With the following option one can get structures, that match any of the queries:





Code:
--or       If more than one queries are present, at least one is required to


           match.








Unfortunately it seems that multiple queries only work properly in file, and in DB mode only the first structure is taken into account indeed.


We will fix this soon, thank you for pointing this out.





Until then a possible workaround to achieve the "--or" functionality:


1. run the queries one-by-one and always append the result to a file:





Code:



jcsearch -q identifier1.smarts DB:Compounds -f smiles >> results.smi


jcsearch -q identifier2.smarts DB:Compounds -f smiles >> results.smi


...





Now you have all the hits, but there may be some duplicates.

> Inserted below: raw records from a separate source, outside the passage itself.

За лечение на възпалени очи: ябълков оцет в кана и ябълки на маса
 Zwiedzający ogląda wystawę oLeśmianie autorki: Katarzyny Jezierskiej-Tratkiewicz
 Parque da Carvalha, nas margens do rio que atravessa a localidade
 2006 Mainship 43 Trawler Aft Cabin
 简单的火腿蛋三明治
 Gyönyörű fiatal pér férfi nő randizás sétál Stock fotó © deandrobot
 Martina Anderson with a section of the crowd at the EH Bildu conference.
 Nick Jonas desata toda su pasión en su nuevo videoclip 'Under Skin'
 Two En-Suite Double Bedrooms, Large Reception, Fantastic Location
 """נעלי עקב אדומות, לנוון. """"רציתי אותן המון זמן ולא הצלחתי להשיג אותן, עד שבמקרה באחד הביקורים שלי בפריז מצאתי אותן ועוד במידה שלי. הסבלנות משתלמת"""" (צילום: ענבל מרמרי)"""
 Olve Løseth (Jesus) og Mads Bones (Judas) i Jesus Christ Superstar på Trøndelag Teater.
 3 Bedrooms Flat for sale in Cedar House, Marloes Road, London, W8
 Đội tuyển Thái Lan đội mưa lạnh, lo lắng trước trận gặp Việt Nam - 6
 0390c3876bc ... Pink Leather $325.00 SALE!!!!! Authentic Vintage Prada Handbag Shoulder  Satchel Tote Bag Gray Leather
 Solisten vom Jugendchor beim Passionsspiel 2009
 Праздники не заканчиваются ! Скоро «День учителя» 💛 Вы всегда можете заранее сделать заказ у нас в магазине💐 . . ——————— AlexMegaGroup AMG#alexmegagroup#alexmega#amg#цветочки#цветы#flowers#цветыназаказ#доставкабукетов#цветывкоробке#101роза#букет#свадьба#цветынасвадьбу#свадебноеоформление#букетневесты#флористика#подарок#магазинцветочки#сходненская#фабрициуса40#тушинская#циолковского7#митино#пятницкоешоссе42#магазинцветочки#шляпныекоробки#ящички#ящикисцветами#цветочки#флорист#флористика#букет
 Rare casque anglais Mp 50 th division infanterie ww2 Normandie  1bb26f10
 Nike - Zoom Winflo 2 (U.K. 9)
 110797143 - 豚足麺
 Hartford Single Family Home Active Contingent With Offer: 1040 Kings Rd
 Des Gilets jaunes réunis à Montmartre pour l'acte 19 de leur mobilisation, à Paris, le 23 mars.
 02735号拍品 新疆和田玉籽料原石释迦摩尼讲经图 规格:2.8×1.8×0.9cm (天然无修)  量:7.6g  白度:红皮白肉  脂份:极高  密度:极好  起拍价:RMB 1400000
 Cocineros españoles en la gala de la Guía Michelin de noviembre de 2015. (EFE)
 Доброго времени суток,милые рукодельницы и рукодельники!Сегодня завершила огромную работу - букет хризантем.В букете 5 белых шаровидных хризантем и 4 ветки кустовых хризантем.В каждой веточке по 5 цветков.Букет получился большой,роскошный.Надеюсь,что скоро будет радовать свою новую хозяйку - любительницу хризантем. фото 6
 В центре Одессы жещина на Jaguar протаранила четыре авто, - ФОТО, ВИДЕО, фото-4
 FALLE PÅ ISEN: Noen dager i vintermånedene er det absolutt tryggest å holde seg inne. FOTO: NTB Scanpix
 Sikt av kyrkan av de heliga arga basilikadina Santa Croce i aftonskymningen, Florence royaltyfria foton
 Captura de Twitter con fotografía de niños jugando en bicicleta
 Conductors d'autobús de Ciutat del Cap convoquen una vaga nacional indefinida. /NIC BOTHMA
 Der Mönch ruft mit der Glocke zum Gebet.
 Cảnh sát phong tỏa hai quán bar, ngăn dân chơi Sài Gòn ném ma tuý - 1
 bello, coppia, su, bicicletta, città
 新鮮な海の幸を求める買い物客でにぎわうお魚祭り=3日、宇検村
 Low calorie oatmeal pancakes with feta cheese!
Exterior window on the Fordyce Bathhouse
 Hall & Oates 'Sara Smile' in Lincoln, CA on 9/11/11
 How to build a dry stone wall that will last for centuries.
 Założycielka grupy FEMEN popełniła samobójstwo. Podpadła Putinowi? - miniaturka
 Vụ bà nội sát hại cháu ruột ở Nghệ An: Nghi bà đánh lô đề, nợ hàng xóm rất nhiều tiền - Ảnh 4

2. Import the file into an empty database table with duplicate filtering, then export it to get a result file without duplicates.





Code:
jcman c temp


jcman a temp results.smi --nodup


jcman x temp final_results.smi


jcman d temp
Quote:
Also, I have abt 150K compounds in the database table; however in the final report, it says that it has only screened abt 3k compounds.
I guess you are referring to a similar output which can be obtained by the "-vv" (very verbose) flag:


Code:



Tue Jul 11 09:12:39 CEST 2006


Search mode: SUBSTRUCTURE


Structure table: nnn


Query: CCC


Screened: 621


Hits: 499


Cache loading: 313 ms


Cache size (this table / total): 0.01 / 0.01 MBytes


Total time: 750 ms  Screening: 0 ms


Current / peak / maximum searches per minute: 1 / 1 / 1






"Screening" is the first, very quick phase of the search, which helps to reduce the number of potential hits by using the fingerprints.


This way the more CPU intensive graph search has to process less structures (in your case only 3K), reducing the overall execution time.








Best regards,





Szilard